*DIRECTION 1:* Which sports does the article on the NCAA's new notice to UNC-Chapel Hill name? List every one.
*DIRECTION 2:* Could you write out the article on the NCAA's new notice to UNC-Chapel Hill word for word, starting with "The notice said" and going on through "of institutional control."?

*DOCUMENT TEXT:*

* begin *

By Dan Kane
April 25, 2016
The NCAA handed UNC-Chapel Hill a new notice of allegations Monday – a much smaller, 13-page document that is a gentler take on the academic-athletic scandal than the first notice delivered nearly a year ago.
The new notice removed an impermissible benefits charge that pertained to athletes who took fake classes from the fall of 2002 through the summer of 2011, and replaced it with a failure to comply with rules charge that starts in the fall of 2005. The new notice continues to assess a lack of institutional control charge against UNC, but also limits the misconduct to the fall of 2005 going forward for athletes in sports other than women’s basketball.
Football and men’s basketball are no longer mentioned as leading beneficiaries of the fake classes. In fact, the notice doesn’t mention them at all, and instead cites misconduct involving athletes in general in the lack of institutional control and failure to comply allegations.
The new notice, as expected, includes more examples of misconduct by Jan Boxill, a former academic counselor to the women’s basketball team. The NCAA said Boxill provided extra impermissible benefits by writing parts of papers in 15 cases, completing a quiz in another and asking for specific grades for two athletes. UNC had brought additional examples of Boxill’s misconduct to the NCAA in August, which caused a delay in the case as the NCAA prepared a new notice of allegations.
An attorney for Boxill, the former faculty leader who was forced to retire last year, said the allegations in the notice are “incorrect and based on email conversations that were taken out of context.”
“Dr. Boxill has never spoken publicly about the scandal, but she did testify before the NCAA,” said attorney Randall Roden. “She explained that she did not know anything about the fake classes or who was grading the papers – and no one connected to the women’s basketball team knew those things. There is no legitimate reason for the women’s basketball team to be singled out for special scrutiny or punishment.”
The notice said Boxill’s conduct was so egregious that the NCAA waived its four-year statute of limitations. That statute wasn’t mentioned for the other allegations, including lack of institutional control.
The new notice says others in the Academic Support Program for Student-Athletes did not know what they were doing was wrong.

* end *

*DATA RECORDS:*

* begin *

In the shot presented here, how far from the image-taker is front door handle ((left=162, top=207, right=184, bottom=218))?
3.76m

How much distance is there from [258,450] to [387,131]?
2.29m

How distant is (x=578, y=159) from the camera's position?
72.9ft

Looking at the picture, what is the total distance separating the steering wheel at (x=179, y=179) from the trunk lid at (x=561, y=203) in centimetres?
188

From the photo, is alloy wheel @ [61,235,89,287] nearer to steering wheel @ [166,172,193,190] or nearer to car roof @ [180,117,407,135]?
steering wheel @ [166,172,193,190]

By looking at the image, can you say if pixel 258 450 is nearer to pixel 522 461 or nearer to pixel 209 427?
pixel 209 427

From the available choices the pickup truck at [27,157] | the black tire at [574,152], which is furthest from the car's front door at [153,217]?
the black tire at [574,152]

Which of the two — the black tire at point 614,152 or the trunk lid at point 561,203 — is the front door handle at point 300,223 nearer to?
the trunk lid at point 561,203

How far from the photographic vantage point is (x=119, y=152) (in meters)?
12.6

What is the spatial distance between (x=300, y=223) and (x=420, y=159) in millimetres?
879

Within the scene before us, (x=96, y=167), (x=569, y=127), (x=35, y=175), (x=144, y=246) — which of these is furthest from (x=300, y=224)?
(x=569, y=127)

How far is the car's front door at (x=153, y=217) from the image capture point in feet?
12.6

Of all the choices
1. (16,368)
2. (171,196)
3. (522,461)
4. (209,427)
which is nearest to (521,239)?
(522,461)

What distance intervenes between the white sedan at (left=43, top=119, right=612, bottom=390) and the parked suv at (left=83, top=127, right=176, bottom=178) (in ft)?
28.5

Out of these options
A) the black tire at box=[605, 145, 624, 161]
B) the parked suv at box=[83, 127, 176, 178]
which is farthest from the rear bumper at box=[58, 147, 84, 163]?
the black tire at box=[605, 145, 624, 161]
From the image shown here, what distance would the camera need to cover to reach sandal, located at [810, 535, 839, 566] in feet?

* end *

*FULL SOLUTION 1:*
- Football
- Men's basketball
- Women's basketball

*FULL SOLUTION 2:*
The notice said Boxill’s conduct was so egregious that the NCAA waived its four-year statute of limitations. That statute wasn’t mentioned for the other allegations, including lack of institutional control.